Ainsi je commence par visiter le château de Osaka pour me donner une meilleure idée de l’architecture japonaise. Même si le château d’Osaka n’est qu’une reproduction du château de 1583, il garde l’essence de cet architecture typique.
Cependant, le meilleur endroit que je peux vous conseillez pour des références magnifiques en architecture japonaise : aller voir le Museum of Housing and Living à Osaka. Ce musée est une perle! Il s’agit d’une reconstruction grandeur réelle d’un village à l’époque Edo (1603-1867). Les lumières imitent une journée entière ainsi l’on se croit au Japon féodale du lever du soleil au couché. J’aurai pu passer des jours à dessiner les différentes perspectives et points de vue.
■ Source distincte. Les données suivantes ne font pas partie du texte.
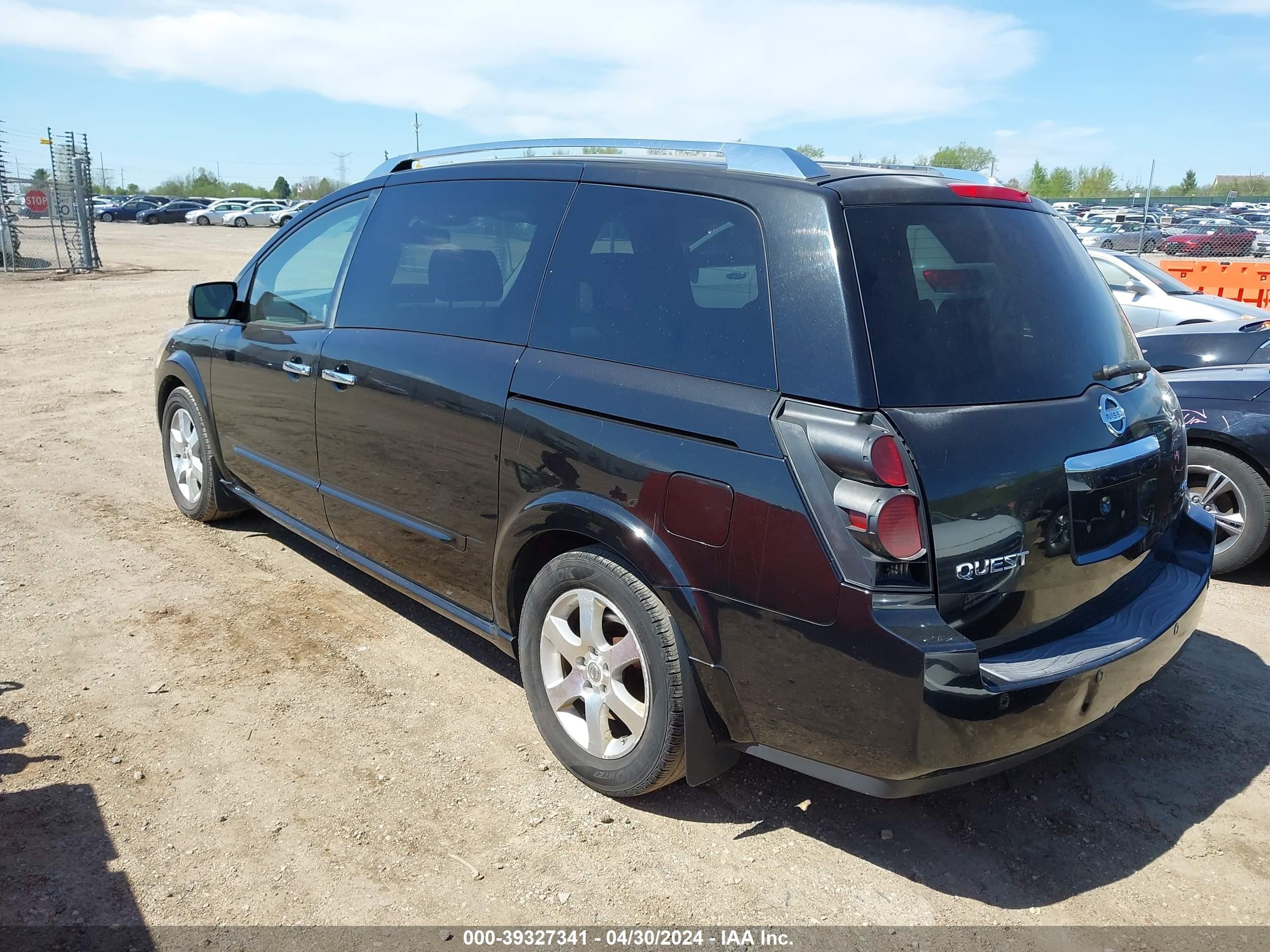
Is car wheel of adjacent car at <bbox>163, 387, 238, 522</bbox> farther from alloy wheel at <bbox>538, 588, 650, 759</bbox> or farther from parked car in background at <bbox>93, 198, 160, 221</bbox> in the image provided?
parked car in background at <bbox>93, 198, 160, 221</bbox>

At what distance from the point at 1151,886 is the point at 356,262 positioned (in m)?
3.70

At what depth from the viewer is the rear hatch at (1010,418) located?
2506 millimetres

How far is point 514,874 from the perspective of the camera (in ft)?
9.21

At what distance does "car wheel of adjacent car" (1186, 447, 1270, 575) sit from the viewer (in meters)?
5.02

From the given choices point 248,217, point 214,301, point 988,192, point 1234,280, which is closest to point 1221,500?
point 988,192

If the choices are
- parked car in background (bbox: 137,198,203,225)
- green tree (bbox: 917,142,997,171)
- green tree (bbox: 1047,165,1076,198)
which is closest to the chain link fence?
green tree (bbox: 917,142,997,171)

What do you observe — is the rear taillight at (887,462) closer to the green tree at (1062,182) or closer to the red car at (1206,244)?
the red car at (1206,244)

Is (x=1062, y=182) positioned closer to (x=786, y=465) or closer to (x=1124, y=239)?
(x=1124, y=239)

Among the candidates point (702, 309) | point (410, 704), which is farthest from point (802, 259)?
point (410, 704)

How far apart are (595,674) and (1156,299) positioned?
997cm

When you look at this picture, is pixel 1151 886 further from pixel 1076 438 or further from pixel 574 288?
pixel 574 288

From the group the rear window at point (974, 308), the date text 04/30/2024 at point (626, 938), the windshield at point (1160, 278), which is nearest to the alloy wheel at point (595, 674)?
the date text 04/30/2024 at point (626, 938)

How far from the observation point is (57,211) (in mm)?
23047

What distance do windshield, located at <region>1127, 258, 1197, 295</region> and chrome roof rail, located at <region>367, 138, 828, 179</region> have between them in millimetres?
9478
Par la suite, je suis allé à Nara qui est un endroit moins touristique que la fameuse ville de Kyoto, mais qui regorge de temples magnifiques, d’œuvres d’art et d’histoire, puisque Nara a été la capitale du Japon au 8 e siècle. Je me suis fait conseiller cet endroit par Tim Kern qui m’a dit d’aller voir la fameuse Kannon à mille bras (Thousand armed Kannon). À Nara, j’ai aussi pris soin d’aller voir le grand bouddha de Todai-ji et de nourrir les cerfs.
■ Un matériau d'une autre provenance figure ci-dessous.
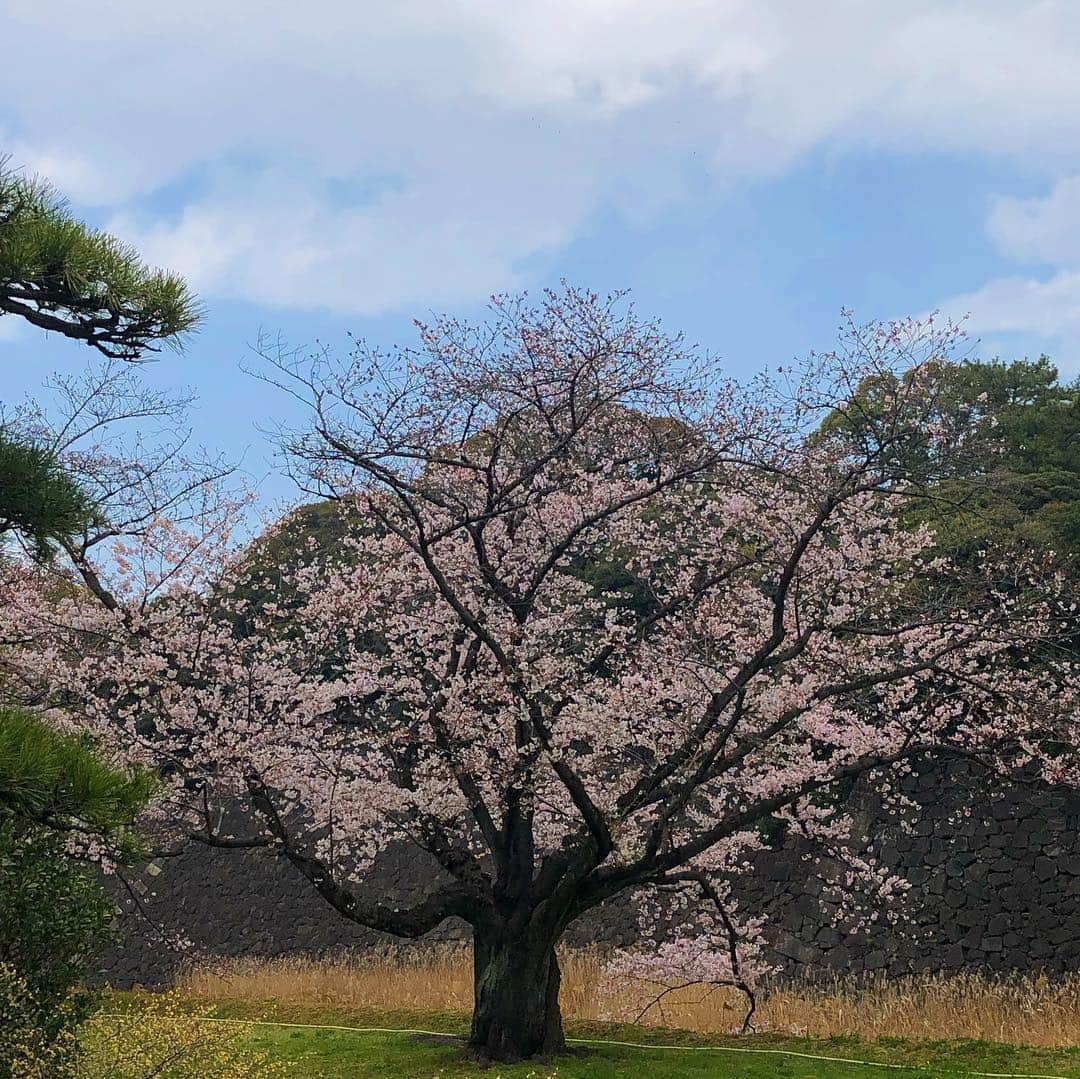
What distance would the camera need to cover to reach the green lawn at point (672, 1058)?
32.8ft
S’en est suivi d’une escale à Kyoto, la ville des geishas et des temples. Je n’avais que deux jours pour visiter, alors j’ai décider de prendre 2 jours de tours guidés par autobus pour voir un maximum de temples en peu de temps (et pour éviter de me perdre en transport en commun). Cette option était plus dispendieuse (environ 100$ CAN par jour), mais compte tenu du peu de temps que j’avais, je suis heureux de mon choix : 6 temples, 1 château, 1 spectacle et un souper traditionnel en deux jours! En revanche, je dois dire que je tiens à retourner à Kyoto et prendre plus mon temps dans certains temples pour mieux voir les chefs-d’œuvre qui s’y trouvent. Mes coups de cœur pour des références étaient : Fushimi Inari taisha, Sanjusangen-do et Gion.
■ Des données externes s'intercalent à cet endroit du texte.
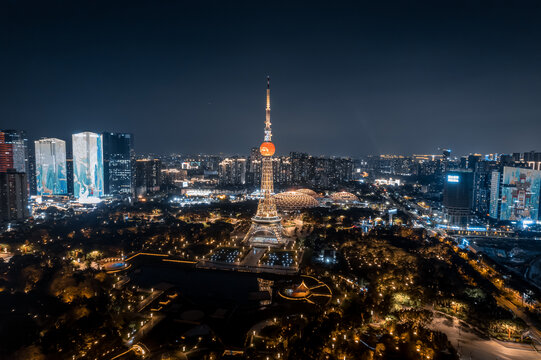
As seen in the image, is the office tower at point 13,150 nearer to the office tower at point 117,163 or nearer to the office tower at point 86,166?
the office tower at point 86,166

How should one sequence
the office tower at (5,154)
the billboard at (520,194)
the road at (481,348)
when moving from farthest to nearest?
the office tower at (5,154) < the billboard at (520,194) < the road at (481,348)

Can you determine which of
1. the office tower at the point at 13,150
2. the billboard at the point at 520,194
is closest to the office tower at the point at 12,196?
the office tower at the point at 13,150

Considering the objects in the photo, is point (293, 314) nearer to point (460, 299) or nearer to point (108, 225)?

Arrivé à Yokohama, j’ai fait mes deux journées de tatouage avec Shige. Il avait préparé le dessin pour le haut de mon bras. En deux jours nous avons fait 13h de tatouage pour faire les lignes et l’ombrage. On discute encore de techniques, de machines, de mythologie et de symbolique.
Il m’a montré sa grande collection de machine à tatouage et il a même gravé une de ses machines à tatouage Sunskin que j’ai lui acheté. Il m’explique certaines légendes moins connues et la symbolique derrière plusieurs de ses tatouages. Discutant avec Shige d’artistes japonais de Ukiyo-e, il me confie que la meilleure place où trouver des livres d’art de Ukiyo-e c’est à Jinbocho. C’est un quartier magnifique pour de vieux livre d’art japonais, pour ceux qui parlent japonais.
La fin du voyage se termine au temple culte de Senso-ji à Asakusa, ce temple est probablement le plus connu de Tokyo et est lui aussi est dédié à Kannon, la déesse de la compassion. Encore une fois, je termine au Japon avec la déesse Kannon et les fleurs de cerisier en fleur. Ce parfum me rend très reconnaissant de toutes ces expériences.